▸ **Problem requirements**
Can you turn the lines from the one containing "What is the" through the end of the items, both ends included, into a numbered list with the blank lines left out?

▸ **Recorded information**
** Begin **

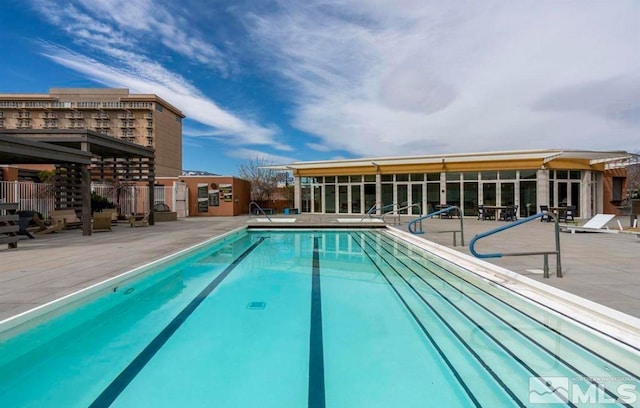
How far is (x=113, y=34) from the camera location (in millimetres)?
14359

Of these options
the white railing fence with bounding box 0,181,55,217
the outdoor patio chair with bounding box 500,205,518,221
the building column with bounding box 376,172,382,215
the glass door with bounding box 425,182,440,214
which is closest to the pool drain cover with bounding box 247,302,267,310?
the white railing fence with bounding box 0,181,55,217

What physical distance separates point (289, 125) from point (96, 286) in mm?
24656

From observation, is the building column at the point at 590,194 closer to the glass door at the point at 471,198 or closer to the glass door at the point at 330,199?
the glass door at the point at 471,198

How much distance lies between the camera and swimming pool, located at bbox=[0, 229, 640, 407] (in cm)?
261

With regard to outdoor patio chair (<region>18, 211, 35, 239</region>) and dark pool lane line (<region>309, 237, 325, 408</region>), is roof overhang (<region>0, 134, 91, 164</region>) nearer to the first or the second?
outdoor patio chair (<region>18, 211, 35, 239</region>)

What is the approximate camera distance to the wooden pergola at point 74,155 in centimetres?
945

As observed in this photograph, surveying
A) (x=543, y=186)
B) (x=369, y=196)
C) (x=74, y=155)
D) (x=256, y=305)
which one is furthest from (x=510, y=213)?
(x=74, y=155)

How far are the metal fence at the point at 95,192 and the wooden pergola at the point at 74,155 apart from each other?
0.76m

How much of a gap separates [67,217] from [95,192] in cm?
487

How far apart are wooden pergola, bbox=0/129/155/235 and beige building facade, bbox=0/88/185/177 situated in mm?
57293

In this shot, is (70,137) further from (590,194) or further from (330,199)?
(590,194)

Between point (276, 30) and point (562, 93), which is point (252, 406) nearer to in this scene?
point (276, 30)

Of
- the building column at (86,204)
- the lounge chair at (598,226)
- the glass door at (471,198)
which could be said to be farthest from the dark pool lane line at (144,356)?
the glass door at (471,198)

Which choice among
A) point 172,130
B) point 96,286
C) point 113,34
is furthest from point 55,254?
point 172,130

** End **

▸ **Result of the exercise**
1. What is the approximate camera distance to the wooden pergola at point 74,155 in centimetres?
2. 945
3. As observed in this photograph, surveying
4. A) (x=543, y=186)
5. B) (x=369, y=196)
6. C) (x=74, y=155)
7. D) (x=256, y=305)
8. which one is furthest from (x=510, y=213)?
9. (x=74, y=155)
10. How far are the metal fence at the point at 95,192 and the wooden pergola at the point at 74,155 apart from each other?
11. 0.76m
12. How much of a gap separates [67,217] from [95,192] in cm?
13. 487
14. How far apart are wooden pergola, bbox=0/129/155/235 and beige building facade, bbox=0/88/185/177 situated in mm?
15. 57293
16. In this shot, is (70,137) further from (590,194) or further from (330,199)?
17. (590,194)
18. Between point (276, 30) and point (562, 93), which is point (252, 406) nearer to in this scene?
19. point (276, 30)
20. Of
21. - the building column at (86,204)
22. - the lounge chair at (598,226)
23. - the glass door at (471,198)
24. which could be said to be farthest from the dark pool lane line at (144,356)?
25. the glass door at (471,198)
26. Which choice among
27. A) point 172,130
28. B) point 96,286
29. C) point 113,34
30. is furthest from point 55,254?
31. point 172,130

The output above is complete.